Rowe, however, never knew what hit him. He probably thought if the great Microsoft could be ridiculous, he would do the company the courtesy of fixing a much more acceptable price, and said it would be an entertaining enough idea if only it could make it a bit more. Like $10 000.

But any lawyer knows that a counter-offer in such a case is a sound basis for arguing that Rowe had been planning to sell Microsoft`s supposed rightful property back to it all along, which points to bad faith, case all but closed.

But then Microsoft backed off. And it had nothing to do with Rowe, but with fear for its own image.

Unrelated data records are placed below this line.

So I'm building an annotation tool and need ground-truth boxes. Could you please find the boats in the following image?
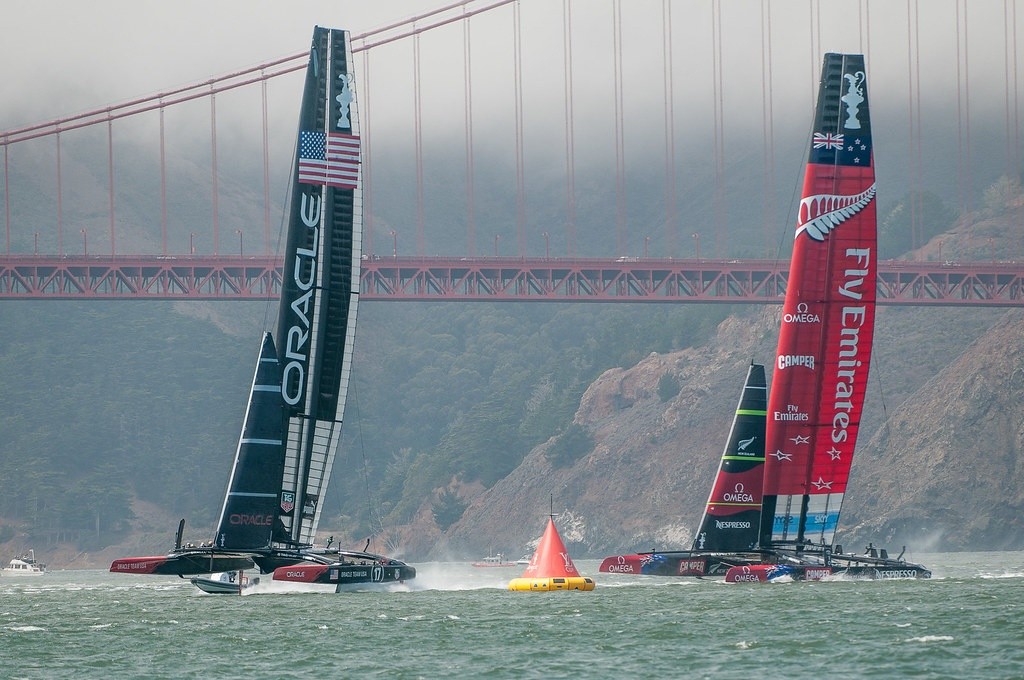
[471,552,515,567]
[518,554,533,564]
[2,549,47,578]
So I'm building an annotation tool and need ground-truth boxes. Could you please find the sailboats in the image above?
[108,24,416,594]
[599,52,936,583]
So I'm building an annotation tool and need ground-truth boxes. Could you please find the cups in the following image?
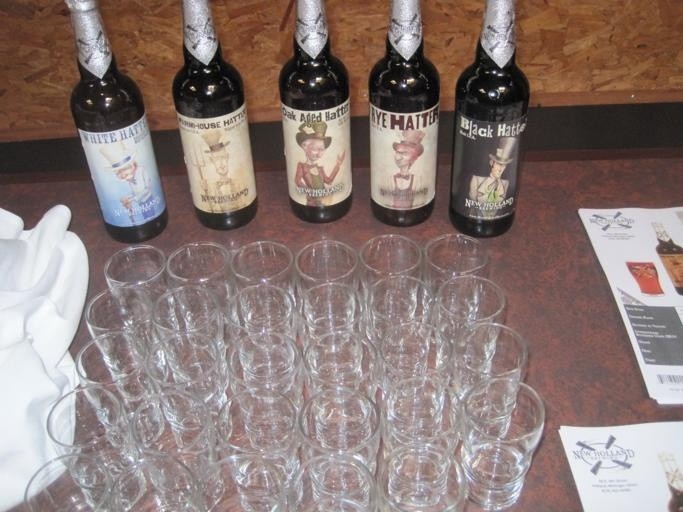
[25,234,548,512]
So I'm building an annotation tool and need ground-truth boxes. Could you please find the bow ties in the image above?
[309,163,319,169]
[396,172,411,180]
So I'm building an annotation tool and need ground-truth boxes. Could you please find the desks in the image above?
[7,151,682,512]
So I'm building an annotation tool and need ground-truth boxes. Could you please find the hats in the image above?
[202,132,230,153]
[296,121,331,148]
[100,143,136,172]
[489,137,515,164]
[393,129,424,155]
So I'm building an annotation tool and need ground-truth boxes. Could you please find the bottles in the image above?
[64,0,170,244]
[448,0,532,239]
[276,0,355,224]
[170,4,258,232]
[367,1,440,227]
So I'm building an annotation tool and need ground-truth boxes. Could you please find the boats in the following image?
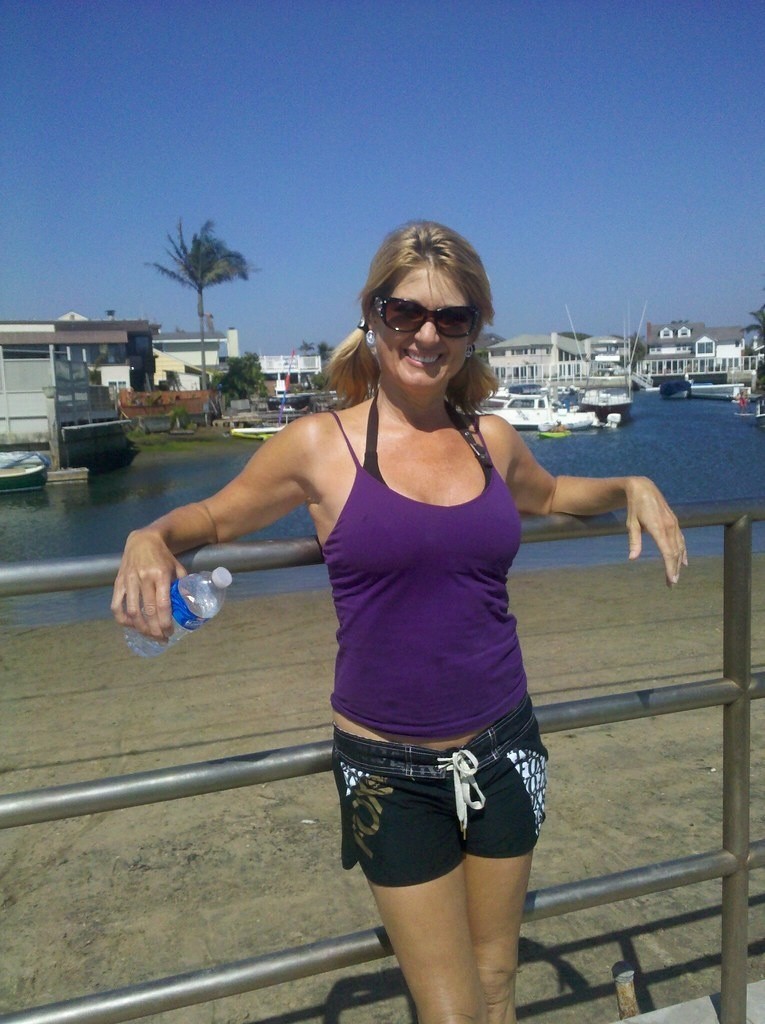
[472,393,599,432]
[230,425,288,442]
[657,381,752,402]
[1,456,49,493]
[564,296,648,419]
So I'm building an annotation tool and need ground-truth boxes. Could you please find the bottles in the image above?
[123,566,234,656]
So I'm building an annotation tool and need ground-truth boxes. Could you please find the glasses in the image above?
[372,295,480,339]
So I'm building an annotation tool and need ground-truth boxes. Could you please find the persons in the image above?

Rowe got 250 000 hits on his site on Tuesday, most of them presumably coming from sympathisers. Someone offered to take over hosting of his site when the load got too much for his previous Internet service provider, and he received lots of pledges to support his quest for a lawyer.

The entire world loves an underdog. Bulletin boards across the Net pledged their support, and even though Microsoft acted within its rights, it`s a fair guess that the company was probably getting a little edgy with the bad press.

(There are other signs that Microsoft`s traditional imperviousness to public sentiment is slowly turning into a new image of responsiveness, even humility. This is true especially around security issues, which it now seems keen to address wholeheartedly for the first time. But that is another matter.)

"We take our trademark seriously, but in this case maybe [we took it] a little too seriously," Microsoft spokesman Jim Desler said in the latest reports. "We appreciate that Mike Rowe is a young entrepreneur who came up with a creative domain name, so we`re currently in the process of resolving this matter in a way that will be fair to him and satisfy our obligations under trademark law."

That`s the court of public opinion for you.